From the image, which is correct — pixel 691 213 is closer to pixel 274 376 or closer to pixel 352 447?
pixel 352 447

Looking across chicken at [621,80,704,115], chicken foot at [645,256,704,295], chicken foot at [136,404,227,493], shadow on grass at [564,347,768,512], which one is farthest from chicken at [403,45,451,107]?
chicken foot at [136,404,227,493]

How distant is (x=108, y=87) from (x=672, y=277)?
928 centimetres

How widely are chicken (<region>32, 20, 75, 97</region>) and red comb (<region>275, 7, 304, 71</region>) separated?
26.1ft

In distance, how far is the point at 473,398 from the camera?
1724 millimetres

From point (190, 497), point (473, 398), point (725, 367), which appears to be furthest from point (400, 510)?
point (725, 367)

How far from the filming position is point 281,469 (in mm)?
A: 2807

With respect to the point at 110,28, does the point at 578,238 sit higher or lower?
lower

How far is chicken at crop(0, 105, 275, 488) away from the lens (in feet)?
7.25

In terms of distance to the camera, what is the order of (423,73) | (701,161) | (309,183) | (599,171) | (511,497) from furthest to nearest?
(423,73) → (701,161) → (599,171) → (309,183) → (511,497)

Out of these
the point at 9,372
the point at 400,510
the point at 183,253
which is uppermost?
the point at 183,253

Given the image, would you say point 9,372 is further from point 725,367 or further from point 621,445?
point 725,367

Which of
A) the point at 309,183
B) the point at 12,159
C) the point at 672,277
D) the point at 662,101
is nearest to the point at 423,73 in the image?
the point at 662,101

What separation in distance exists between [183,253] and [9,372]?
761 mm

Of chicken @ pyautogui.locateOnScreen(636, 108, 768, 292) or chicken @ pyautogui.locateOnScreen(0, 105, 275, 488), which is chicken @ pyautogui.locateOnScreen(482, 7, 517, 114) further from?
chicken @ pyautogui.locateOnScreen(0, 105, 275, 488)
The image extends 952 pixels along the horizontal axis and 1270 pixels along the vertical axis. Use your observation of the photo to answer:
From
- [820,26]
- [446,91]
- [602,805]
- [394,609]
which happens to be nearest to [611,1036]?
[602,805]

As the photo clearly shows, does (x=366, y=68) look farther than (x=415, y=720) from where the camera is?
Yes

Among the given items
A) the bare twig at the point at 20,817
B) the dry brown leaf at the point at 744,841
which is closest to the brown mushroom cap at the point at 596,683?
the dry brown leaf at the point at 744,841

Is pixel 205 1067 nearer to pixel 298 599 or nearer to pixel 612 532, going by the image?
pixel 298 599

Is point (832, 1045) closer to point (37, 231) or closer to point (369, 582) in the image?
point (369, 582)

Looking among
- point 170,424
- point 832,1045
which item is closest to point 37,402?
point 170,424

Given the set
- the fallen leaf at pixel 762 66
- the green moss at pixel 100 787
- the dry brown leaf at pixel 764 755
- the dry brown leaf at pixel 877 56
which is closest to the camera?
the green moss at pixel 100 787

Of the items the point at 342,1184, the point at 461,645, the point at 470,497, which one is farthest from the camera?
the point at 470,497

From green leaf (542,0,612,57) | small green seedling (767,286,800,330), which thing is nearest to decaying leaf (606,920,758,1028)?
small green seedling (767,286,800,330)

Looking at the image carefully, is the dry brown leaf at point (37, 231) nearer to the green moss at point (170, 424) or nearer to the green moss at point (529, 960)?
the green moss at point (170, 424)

============================================================

Copy the records word for word, from the line containing "The image extends" through the end of the records, inclusive.

The image extends 952 pixels along the horizontal axis and 1270 pixels along the vertical axis. Use your observation of the photo to answer:
From
- [820,26]
- [446,91]
- [602,805]
- [394,609]
which happens to be nearest to [611,1036]?
[602,805]

As the photo clearly shows, does (x=366, y=68) look farther than (x=415, y=720) from where the camera is?
Yes

Among the given items
A) the bare twig at the point at 20,817
B) the dry brown leaf at the point at 744,841
which is closest to the brown mushroom cap at the point at 596,683?
the dry brown leaf at the point at 744,841

Is pixel 205 1067 nearer to pixel 298 599 or nearer to pixel 612 532, going by the image?
pixel 298 599

Is point (832, 1045) closer to point (37, 231) or closer to point (369, 582) in the image?
point (369, 582)

Looking among
- point 170,424
- point 832,1045
which item is closest to point 37,402?
point 170,424

Given the set
- the fallen leaf at pixel 762 66
- the green moss at pixel 100 787
- the dry brown leaf at pixel 764 755
- the dry brown leaf at pixel 877 56
which is closest to the camera?
the green moss at pixel 100 787

Of the items the point at 342,1184, the point at 461,645, the point at 470,497, which one is farthest from the camera?
the point at 470,497

From green leaf (542,0,612,57) | small green seedling (767,286,800,330), which thing is nearest to decaying leaf (606,920,758,1028)?
small green seedling (767,286,800,330)

Looking at the image carefully, is the dry brown leaf at point (37, 231) nearer to the green moss at point (170, 424) or nearer to the green moss at point (529, 960)?
the green moss at point (170, 424)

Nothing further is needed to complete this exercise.